Opened 14 years ago
Closed 14 years ago
#439 closed change request (fixed)
Quasiquote simplification and improved syntax checks
Reported by: | sjamaan | Owned by: | felix winkelmann |
---|---|---|---|
Priority: | minor | Milestone: | |
Component: | expander | Version: | 4.6.x |
Keywords: | expander, quasiquote, syntax | Cc: | |
Estimated difficulty: |
Description
While studying the expander, I stumbled upon a problem in the quasiquote code. It does not check for proper usage of unquote/unquote-splicing.

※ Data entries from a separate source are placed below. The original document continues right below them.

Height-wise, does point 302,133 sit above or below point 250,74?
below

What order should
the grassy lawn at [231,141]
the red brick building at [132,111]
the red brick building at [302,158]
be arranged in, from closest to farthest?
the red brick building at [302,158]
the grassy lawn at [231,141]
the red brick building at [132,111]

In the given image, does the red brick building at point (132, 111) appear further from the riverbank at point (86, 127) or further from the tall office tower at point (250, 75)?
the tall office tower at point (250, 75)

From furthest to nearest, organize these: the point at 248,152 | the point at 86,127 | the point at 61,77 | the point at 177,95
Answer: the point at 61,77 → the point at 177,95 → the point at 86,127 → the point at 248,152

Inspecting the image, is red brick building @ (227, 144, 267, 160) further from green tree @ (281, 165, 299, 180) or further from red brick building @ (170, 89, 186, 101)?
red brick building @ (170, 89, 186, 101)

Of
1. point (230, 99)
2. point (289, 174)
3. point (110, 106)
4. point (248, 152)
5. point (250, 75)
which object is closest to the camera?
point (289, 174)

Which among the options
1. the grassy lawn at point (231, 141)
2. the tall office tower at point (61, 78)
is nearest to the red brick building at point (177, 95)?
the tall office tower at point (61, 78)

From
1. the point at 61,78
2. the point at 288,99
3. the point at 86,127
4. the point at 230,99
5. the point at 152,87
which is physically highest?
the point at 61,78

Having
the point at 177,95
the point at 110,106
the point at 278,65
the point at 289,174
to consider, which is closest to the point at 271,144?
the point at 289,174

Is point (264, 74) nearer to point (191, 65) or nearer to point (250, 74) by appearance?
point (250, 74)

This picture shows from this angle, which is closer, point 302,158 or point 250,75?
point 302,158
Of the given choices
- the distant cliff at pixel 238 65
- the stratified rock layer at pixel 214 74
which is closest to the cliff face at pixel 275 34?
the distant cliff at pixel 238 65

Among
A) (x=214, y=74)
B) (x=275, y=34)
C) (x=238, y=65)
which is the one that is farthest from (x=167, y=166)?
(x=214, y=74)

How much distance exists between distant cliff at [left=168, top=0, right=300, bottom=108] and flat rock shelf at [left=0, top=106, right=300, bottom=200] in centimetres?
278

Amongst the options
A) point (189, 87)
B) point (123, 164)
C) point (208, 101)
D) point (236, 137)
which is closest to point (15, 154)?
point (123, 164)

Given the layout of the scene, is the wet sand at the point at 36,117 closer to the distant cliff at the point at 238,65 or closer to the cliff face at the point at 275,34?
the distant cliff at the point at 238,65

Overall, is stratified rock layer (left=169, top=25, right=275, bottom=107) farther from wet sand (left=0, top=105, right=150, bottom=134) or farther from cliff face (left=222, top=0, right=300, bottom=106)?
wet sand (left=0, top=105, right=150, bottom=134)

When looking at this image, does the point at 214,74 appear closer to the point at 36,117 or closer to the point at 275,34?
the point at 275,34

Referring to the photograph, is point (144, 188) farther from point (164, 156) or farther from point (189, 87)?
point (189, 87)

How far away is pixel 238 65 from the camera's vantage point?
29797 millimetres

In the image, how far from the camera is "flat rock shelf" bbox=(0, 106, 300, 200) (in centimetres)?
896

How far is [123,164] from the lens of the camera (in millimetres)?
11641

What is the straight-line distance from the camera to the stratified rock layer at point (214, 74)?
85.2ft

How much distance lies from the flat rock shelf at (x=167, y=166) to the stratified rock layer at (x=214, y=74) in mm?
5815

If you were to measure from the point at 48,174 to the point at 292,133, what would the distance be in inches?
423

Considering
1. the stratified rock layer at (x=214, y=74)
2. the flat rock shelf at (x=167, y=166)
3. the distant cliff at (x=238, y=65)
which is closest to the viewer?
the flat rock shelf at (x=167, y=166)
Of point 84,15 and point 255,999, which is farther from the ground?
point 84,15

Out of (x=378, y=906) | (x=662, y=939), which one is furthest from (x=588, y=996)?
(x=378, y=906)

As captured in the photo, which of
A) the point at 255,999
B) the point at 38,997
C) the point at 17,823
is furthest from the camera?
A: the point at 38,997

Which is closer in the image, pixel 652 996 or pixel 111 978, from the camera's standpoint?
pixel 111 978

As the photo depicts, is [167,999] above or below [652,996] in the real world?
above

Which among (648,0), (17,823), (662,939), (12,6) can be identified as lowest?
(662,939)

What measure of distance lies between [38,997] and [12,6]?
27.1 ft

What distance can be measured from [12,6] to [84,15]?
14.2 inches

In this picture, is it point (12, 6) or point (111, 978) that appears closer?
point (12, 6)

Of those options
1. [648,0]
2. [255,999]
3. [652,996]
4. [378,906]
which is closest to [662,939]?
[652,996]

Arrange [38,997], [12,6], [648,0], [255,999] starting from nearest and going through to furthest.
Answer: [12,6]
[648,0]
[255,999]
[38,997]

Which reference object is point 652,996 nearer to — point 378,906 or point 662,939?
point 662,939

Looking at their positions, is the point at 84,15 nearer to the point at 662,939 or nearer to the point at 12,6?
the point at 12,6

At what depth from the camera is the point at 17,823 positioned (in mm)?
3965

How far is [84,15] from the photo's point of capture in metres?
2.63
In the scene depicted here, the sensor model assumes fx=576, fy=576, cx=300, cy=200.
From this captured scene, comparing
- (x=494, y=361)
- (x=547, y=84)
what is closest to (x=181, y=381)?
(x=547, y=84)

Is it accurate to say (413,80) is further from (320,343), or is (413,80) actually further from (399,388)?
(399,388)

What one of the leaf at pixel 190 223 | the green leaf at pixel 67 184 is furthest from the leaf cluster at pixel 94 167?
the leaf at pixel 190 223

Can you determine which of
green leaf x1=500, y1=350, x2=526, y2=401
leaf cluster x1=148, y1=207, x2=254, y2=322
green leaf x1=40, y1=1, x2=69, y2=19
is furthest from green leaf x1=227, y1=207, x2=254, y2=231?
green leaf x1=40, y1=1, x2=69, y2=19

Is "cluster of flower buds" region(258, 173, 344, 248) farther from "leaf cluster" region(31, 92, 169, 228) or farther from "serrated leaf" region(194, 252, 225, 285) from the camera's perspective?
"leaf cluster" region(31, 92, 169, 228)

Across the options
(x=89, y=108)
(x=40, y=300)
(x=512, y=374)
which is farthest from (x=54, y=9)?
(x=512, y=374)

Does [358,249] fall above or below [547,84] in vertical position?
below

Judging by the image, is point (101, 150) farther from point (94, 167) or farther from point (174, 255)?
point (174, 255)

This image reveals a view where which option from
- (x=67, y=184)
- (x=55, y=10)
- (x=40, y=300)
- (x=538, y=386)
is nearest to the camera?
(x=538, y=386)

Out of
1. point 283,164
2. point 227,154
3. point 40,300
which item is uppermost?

Right now, it silently ignores extra arguments to unquote and unquote-splicing:
(let ((a 1)) (quasiquote (unquote a b))) => 1
Also, there's an R5RS incompatibility:
(define x (list 1 2)) (quasiquote (quasiquote (unquote-splicing (unquote x)))) => (quasiquote (unquote-splicing (unquote x)))
However, this should return (quasiquote (unquote-splicing (1 2)))
because
The nesting level increases by one inside each successive quasiquotation, and decreases by one inside each unquotation
-- R5RS 4.2.6, second paragraph
The first quasiquote opens, the second increases nesting to one, the unquote-splicing decreases it to zero and the unquote is at level 0 so should result in the x getting unquoted.
The attached patch fixes these problems.
I've also taken the opportunity to simplify the code a bit, reducing the total "quasiquote"-code by 8 lines and making it more readable/understandable. Because R5RS says the behavior of unquote and unquote-splicing is undefined for cases where they occur in positions other than the car of a 2-element list, I decided it's not worth the extra checking whether the cdr of a nested quasiquote call is actually a list or not. It complicated the code and make it a little inconsistent.
The patch also adds tests and fixes the broken (f ..)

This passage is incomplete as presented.